═══ TEXT

Somebody had to teach you.....

You Brits only became a big and beautiful nation where the Sun never set, because we exported Stockholm tar to you.
Which made your ships water tight. So you could sail for longer, and thevships lasted longer between servicing, and had a longer life span.
As Sweden owned Norway ( most of that time) and Finland then, the tar came from those areas too of course!

Yeah but Britain gave the World The Eurovision Song Contest from which ABBA happened!! Without Eurovision and of course the ingenuity of the great designer of fjörds, Slartibartfast, Scandinavia would still be only an idea!

Therefore had it not been for Britain, Scandinavia would never have come into existence!

“His favourite part of the job is creating coastlines, the most notable of which are the fjords found on the coast of Norway on planet Earth,[3] for which he won an award. While trapped on prehistoric Earth, Arthur Dent and Ford Prefect see Slartibartfast's signature deep inside a glacier in ancient Norway.

══════
═══ DATA LISTING

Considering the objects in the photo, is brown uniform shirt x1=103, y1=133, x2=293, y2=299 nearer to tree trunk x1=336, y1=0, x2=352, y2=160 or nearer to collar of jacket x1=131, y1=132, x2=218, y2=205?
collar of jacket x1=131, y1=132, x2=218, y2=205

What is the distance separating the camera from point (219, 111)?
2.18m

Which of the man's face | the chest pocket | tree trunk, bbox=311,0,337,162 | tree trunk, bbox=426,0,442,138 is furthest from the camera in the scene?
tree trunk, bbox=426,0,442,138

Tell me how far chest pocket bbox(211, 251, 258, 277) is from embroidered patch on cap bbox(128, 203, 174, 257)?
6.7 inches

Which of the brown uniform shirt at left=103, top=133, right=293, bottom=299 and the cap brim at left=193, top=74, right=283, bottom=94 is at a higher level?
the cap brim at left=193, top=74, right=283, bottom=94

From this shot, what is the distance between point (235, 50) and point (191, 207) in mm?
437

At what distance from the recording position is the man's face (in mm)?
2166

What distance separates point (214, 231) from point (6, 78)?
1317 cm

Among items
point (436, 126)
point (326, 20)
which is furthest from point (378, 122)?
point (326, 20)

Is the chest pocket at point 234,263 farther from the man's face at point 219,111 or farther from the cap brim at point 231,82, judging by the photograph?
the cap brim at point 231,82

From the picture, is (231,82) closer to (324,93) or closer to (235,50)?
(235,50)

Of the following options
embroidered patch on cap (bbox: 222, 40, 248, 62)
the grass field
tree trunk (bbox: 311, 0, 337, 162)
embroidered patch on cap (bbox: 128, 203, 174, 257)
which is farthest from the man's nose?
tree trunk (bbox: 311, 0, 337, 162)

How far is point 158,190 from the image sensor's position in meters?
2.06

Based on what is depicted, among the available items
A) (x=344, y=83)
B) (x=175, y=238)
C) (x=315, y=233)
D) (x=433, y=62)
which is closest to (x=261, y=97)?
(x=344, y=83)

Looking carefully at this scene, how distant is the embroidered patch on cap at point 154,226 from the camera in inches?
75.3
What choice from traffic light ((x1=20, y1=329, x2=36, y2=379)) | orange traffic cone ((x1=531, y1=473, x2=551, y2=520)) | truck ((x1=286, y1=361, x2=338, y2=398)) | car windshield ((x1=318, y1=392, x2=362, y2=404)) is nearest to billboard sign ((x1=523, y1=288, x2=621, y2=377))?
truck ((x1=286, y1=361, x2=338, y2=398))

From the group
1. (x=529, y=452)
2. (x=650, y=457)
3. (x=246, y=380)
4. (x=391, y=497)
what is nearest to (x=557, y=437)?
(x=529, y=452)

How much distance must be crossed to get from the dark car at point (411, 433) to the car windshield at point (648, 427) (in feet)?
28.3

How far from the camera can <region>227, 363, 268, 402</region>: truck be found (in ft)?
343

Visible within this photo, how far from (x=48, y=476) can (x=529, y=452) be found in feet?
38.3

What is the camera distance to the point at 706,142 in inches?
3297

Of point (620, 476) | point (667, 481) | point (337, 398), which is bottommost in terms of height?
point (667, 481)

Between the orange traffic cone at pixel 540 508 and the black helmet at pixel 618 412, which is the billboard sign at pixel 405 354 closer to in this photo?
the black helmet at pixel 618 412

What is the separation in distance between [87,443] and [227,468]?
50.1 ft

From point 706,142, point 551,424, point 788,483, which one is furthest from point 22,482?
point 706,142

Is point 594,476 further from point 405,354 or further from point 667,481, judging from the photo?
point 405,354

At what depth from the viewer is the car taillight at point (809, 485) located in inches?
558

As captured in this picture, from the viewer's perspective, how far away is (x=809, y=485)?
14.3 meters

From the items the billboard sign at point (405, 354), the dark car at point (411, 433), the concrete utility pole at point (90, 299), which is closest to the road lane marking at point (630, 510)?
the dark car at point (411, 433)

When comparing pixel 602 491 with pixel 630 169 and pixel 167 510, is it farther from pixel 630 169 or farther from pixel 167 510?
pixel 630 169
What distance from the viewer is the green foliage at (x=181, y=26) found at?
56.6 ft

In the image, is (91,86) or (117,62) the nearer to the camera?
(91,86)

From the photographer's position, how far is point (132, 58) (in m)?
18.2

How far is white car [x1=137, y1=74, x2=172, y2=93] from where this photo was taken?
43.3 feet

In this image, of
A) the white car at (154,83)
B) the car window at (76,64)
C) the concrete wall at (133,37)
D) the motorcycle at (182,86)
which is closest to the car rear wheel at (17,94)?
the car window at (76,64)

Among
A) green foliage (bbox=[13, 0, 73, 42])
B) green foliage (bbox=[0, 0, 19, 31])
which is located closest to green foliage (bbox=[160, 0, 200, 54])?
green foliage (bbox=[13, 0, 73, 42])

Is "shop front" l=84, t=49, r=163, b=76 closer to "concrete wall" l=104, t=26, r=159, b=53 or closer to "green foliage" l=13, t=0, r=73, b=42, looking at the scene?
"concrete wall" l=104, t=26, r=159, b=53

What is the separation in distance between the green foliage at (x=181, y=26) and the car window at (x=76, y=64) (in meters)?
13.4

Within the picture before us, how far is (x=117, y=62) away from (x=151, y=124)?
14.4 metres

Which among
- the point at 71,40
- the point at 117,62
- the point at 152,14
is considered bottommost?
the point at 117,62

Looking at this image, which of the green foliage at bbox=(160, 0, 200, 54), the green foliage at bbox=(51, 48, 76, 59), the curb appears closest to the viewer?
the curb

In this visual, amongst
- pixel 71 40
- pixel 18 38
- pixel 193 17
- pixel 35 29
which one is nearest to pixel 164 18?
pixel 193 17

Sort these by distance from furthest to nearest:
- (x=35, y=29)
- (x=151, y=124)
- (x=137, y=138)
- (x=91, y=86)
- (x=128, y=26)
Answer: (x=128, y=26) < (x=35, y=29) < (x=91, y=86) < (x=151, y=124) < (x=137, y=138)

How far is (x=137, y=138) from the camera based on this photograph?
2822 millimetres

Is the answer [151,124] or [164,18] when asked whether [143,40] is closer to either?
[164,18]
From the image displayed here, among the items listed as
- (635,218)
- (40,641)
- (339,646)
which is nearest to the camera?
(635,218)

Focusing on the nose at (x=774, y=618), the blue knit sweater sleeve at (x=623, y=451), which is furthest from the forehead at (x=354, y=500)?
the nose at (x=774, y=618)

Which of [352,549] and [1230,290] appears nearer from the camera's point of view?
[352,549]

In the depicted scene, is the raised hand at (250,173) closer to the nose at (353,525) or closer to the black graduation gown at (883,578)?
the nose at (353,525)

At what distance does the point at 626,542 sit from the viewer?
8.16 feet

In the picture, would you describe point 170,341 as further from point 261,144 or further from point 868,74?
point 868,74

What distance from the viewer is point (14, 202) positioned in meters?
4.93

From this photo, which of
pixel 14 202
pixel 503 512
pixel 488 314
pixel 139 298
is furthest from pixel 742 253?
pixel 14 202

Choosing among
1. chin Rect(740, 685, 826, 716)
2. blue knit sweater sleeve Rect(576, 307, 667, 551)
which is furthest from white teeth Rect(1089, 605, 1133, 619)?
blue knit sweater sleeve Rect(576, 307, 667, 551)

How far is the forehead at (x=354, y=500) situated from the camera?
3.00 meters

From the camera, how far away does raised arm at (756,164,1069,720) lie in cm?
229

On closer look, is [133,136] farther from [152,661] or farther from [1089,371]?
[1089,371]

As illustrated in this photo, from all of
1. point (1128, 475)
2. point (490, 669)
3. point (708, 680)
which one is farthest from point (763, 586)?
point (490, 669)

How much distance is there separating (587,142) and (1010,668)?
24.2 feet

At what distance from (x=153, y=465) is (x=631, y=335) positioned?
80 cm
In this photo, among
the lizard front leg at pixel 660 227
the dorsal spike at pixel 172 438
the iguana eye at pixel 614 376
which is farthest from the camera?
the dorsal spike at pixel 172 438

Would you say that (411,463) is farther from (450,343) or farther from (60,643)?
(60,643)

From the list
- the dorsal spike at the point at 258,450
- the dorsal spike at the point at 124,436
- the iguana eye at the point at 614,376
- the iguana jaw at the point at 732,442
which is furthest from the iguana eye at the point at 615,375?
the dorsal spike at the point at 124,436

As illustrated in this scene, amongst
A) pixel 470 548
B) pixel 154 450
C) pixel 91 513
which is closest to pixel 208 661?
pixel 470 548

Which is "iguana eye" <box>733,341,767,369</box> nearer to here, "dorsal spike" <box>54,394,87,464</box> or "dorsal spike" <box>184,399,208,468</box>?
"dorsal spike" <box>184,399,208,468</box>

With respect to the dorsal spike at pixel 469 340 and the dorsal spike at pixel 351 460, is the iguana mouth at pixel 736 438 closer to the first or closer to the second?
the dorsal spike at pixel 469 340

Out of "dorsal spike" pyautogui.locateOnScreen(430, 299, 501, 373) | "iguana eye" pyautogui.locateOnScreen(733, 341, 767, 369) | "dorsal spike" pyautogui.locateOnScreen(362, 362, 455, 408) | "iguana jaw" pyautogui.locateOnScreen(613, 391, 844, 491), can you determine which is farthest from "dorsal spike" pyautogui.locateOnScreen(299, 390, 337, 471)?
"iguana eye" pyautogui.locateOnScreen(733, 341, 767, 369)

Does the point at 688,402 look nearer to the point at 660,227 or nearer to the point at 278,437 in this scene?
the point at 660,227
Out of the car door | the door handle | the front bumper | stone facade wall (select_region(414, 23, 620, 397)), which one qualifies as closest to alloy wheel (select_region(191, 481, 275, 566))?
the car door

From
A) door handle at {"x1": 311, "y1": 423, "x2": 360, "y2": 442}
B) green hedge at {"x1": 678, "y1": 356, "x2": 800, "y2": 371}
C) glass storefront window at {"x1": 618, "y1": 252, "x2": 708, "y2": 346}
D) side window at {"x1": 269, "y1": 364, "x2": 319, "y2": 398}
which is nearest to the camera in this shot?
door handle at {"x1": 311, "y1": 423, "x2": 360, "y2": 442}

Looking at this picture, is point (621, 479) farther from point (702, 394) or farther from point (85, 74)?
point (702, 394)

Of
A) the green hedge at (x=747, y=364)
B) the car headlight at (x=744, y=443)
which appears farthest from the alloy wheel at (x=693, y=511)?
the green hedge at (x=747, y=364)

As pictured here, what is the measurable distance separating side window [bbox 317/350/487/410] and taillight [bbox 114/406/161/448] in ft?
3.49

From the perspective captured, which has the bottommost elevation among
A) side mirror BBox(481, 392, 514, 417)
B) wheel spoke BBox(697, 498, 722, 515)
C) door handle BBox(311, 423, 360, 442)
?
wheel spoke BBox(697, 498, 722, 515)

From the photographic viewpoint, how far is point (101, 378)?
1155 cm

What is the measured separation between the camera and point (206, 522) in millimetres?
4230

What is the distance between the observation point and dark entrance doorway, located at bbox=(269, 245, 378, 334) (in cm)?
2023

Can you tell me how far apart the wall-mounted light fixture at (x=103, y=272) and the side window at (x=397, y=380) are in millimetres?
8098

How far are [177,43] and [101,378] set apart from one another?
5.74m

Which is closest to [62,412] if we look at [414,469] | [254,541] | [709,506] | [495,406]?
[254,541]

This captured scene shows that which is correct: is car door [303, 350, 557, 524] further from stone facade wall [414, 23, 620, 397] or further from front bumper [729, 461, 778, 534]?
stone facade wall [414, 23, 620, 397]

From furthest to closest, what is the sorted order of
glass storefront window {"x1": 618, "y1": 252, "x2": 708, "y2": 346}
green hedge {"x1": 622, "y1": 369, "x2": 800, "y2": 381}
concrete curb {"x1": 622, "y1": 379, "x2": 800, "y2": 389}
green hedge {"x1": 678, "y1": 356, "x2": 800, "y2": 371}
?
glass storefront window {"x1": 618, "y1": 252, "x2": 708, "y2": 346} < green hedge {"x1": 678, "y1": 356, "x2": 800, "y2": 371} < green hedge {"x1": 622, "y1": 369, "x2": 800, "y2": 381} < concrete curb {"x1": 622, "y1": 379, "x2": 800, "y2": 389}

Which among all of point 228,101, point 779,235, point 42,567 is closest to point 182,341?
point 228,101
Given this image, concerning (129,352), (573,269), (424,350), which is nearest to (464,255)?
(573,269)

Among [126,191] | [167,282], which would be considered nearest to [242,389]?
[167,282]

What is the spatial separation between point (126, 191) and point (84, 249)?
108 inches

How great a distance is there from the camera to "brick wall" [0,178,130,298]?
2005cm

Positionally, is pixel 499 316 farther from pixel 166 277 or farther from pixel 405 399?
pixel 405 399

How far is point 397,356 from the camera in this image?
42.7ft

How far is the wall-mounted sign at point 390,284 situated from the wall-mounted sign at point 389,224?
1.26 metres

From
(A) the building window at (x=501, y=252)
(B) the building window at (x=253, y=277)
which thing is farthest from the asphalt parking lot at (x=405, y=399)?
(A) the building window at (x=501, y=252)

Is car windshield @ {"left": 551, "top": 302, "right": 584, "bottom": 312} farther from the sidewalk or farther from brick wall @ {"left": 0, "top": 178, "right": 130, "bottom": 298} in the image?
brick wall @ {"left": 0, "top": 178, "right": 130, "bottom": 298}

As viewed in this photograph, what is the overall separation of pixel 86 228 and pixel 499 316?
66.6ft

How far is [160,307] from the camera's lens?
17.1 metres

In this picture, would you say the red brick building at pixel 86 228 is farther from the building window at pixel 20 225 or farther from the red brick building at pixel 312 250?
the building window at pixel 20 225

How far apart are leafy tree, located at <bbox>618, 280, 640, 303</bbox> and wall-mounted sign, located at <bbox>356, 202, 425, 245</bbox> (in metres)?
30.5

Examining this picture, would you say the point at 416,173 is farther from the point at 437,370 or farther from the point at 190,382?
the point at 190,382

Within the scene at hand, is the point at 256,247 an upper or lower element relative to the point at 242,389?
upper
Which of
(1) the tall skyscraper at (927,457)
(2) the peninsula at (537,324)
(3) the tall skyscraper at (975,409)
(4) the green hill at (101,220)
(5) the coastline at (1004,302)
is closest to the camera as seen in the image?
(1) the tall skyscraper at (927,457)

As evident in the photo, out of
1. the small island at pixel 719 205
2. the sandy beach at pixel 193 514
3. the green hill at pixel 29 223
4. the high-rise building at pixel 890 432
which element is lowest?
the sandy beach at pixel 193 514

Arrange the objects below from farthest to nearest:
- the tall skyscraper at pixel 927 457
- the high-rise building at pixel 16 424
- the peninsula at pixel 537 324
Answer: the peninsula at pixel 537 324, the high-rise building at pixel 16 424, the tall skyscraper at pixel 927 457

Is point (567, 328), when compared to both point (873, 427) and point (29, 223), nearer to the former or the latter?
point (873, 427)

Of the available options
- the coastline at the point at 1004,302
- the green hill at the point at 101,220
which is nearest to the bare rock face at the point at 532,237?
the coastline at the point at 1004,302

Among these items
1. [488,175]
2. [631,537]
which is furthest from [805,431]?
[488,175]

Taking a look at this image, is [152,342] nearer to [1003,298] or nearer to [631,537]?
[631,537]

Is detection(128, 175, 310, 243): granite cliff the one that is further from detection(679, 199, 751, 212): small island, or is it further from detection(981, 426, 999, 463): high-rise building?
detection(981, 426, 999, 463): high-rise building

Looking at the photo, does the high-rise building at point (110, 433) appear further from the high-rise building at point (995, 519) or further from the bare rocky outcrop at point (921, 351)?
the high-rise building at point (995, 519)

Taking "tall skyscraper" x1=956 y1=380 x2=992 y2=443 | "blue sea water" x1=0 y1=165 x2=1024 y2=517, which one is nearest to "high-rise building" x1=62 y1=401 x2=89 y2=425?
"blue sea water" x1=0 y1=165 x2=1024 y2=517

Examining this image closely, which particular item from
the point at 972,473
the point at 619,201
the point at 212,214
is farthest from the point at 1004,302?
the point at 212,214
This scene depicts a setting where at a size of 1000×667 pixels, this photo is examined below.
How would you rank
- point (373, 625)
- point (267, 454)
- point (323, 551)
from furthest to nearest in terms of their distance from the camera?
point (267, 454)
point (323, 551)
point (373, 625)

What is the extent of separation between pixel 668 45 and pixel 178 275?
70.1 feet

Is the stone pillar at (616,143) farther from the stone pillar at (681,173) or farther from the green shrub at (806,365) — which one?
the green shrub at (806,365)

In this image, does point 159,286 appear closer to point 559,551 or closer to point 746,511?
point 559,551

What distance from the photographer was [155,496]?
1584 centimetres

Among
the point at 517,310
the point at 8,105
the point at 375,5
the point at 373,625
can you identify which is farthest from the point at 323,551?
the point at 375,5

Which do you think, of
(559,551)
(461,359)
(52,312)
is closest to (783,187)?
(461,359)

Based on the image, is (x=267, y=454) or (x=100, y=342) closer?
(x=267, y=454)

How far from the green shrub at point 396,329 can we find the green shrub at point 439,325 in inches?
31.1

══════

• _CHALLENGES_
[A] In the Stockholm tar text, what did Sweden export to Britain that made British ships watertight?
[B] Please repeat the part of the Stockholm tar text starting with "Which made your" and going on through "only an idea!".

• _SOLUTIONS PER TASK_
[A] Stockholm tar.

[B]
Which made your ships water tight. So you could sail for longer, and thevships lasted longer between servicing, and had a longer life span.
As Sweden owned Norway ( most of that time) and Finland then, the tar came from those areas too of course!

Yeah but Britain gave the World The Eurovision Song Contest from which ABBA happened!! Without Eurovision and of course the ingenuity of the great designer of fjörds, Slartibartfast, Scandinavia would still be only an idea!